Enter every credit card you owe. Set what you can pay each month. See your freedom date, how much interest you'll pay, and which strategy gets you out fastest.
Add each card with its balance, APR, and required minimum payment. Update anything and your freedom date recalculates instantly.
Every month, each of your credit cards accrues interest based on its APR (annual percentage rate). If you only pay the minimum, most of that payment goes to interest, which is why cards can take decades to pay off if you don't intentionally attack them.
This calculator simulates your actual payoff month by month.
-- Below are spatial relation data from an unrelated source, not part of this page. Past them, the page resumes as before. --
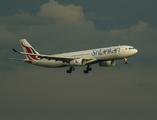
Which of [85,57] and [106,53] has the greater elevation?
[85,57]

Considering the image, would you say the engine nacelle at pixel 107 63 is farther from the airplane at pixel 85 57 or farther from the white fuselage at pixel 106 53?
the white fuselage at pixel 106 53

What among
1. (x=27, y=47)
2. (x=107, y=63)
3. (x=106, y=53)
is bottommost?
(x=106, y=53)

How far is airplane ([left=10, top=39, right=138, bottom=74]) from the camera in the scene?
64.8m

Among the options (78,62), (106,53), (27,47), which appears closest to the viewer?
(106,53)

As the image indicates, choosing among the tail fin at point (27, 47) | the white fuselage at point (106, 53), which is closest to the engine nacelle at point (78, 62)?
the white fuselage at point (106, 53)

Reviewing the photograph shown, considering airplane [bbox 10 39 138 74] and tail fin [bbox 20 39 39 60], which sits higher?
tail fin [bbox 20 39 39 60]

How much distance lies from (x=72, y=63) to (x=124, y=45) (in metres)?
11.9

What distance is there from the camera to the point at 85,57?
6906 centimetres

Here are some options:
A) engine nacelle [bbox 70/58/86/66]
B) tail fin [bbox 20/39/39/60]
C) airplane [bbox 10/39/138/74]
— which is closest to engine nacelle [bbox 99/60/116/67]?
airplane [bbox 10/39/138/74]

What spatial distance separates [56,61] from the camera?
244 ft

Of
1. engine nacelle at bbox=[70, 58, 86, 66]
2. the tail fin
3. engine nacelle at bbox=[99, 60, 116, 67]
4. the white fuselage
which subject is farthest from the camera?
the tail fin

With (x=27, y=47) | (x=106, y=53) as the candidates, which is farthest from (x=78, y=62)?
(x=27, y=47)

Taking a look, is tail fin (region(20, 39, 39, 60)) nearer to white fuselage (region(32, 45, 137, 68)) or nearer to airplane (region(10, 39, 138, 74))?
airplane (region(10, 39, 138, 74))

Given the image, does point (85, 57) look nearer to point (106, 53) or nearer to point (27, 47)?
point (106, 53)
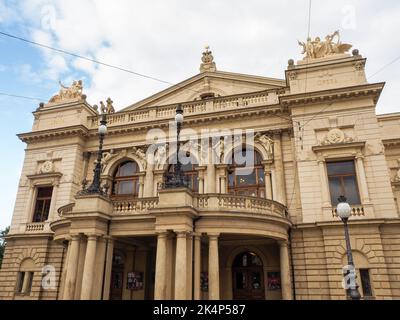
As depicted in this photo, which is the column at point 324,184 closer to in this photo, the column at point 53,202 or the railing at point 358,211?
the railing at point 358,211

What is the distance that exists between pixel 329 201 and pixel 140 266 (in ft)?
37.5

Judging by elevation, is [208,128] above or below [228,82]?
below

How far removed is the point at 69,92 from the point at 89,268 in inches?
619

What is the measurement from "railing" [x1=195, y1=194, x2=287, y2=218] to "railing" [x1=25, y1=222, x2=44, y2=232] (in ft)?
40.7

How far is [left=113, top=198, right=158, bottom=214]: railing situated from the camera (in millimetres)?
15750

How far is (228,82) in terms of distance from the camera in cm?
2372

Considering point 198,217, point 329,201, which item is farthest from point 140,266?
point 329,201

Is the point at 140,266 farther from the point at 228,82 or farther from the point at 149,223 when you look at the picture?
the point at 228,82

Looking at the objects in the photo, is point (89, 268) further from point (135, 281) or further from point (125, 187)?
point (125, 187)

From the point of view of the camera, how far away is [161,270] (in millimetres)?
13867

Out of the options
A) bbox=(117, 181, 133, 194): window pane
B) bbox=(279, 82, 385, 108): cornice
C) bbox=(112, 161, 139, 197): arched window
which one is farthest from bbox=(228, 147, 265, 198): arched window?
bbox=(117, 181, 133, 194): window pane

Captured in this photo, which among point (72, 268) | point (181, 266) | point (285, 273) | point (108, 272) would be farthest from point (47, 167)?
point (285, 273)
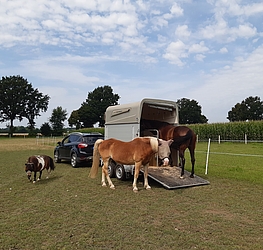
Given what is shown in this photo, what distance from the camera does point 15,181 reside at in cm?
883

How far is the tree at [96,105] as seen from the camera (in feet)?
244

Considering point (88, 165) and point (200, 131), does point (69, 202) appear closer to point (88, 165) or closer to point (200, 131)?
point (88, 165)

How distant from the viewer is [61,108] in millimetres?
69875

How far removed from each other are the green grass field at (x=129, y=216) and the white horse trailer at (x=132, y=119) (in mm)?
1176

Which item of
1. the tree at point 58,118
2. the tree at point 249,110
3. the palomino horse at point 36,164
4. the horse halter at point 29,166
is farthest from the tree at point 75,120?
the horse halter at point 29,166

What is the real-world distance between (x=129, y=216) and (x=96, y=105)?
243 ft

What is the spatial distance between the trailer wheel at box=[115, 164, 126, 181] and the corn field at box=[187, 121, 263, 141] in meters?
22.3

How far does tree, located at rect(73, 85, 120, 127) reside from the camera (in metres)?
74.3

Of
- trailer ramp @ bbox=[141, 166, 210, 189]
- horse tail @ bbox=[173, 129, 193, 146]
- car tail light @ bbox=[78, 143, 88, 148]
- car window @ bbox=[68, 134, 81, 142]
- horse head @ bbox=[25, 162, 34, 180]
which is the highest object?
horse tail @ bbox=[173, 129, 193, 146]

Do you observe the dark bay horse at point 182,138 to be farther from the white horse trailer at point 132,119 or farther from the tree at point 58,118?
the tree at point 58,118

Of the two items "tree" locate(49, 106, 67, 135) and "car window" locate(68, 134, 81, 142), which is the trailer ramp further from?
"tree" locate(49, 106, 67, 135)

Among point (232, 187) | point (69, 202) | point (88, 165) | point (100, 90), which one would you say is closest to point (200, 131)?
point (88, 165)

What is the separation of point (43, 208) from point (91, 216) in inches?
48.9

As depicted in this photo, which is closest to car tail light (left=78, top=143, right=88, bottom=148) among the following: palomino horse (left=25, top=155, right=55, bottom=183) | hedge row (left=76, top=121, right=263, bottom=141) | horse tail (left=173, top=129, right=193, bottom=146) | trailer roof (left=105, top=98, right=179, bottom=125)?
trailer roof (left=105, top=98, right=179, bottom=125)
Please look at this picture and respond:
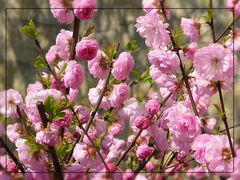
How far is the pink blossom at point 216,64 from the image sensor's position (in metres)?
1.11

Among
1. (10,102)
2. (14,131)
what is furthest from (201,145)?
→ (14,131)

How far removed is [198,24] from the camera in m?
1.36

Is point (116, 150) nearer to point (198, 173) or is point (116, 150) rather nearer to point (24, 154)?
point (198, 173)

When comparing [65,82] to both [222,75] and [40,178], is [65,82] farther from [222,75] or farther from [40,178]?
[222,75]

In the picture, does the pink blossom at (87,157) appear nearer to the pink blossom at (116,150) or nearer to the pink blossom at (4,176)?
the pink blossom at (4,176)

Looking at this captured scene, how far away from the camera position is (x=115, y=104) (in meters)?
1.36

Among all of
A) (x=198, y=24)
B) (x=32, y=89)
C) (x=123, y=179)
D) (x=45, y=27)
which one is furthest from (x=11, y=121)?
(x=45, y=27)

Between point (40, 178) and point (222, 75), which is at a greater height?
point (222, 75)

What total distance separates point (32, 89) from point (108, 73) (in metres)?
0.21

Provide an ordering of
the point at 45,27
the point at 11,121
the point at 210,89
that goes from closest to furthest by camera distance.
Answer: the point at 210,89, the point at 11,121, the point at 45,27

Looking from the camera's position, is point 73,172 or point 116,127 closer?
point 73,172

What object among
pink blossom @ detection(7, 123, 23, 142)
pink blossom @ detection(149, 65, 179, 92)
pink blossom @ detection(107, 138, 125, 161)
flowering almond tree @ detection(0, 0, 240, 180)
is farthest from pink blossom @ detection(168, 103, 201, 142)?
pink blossom @ detection(107, 138, 125, 161)

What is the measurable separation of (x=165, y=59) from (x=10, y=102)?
0.42 m

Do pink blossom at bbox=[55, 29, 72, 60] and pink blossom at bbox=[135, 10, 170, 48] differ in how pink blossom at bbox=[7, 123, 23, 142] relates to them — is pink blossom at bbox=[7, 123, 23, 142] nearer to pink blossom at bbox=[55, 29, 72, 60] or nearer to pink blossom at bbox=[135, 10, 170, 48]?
pink blossom at bbox=[55, 29, 72, 60]
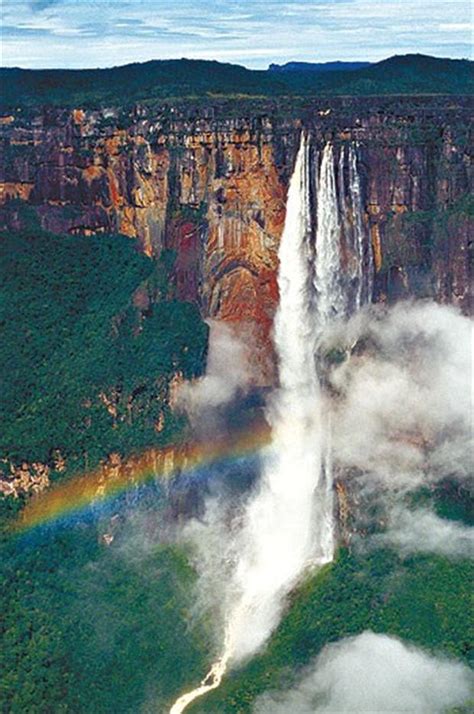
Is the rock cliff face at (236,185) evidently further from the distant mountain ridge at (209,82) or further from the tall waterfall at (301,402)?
the distant mountain ridge at (209,82)

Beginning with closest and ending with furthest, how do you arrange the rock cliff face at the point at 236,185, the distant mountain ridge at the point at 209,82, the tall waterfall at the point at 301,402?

It applies your minimum payments to every card first, then routes any leftover budget toward whichever card your chosen strategy is targeting. When a card is fully paid off, its old payment amount rolls into attacking the next card. That's where the compounding effect kicks in.
Avalanche targets the card with the highest interest rate first. Because interest is what makes debt grow, killing the highest-rate card fastest results in the lowest total interest paid, usually by a meaningful margin.
Snowball targets the card with the smallest balance first. It costs slightly more in total interest, but you knock out entire cards faster, which many people find psychologically motivating. If you've tried and given up before, snowball tends to have a higher completion rate.
The best strategy is the one you'll actually stick with. If the math is your motivation, use Avalanche. If wins keep you going, use Snowball.
Getting to zero on your cards is the first move, but the real transformation happens when the money you were sending to card issuers starts flowing to you instead. The average household with revolving credit card debt pays over $6,000 in interest across its lifetime. Redirect that same payment into an index fund at 8% average returns and you're looking at real six-figure wealth over 20 years.
Freedom date first. Wealth building next. That's the whole framework.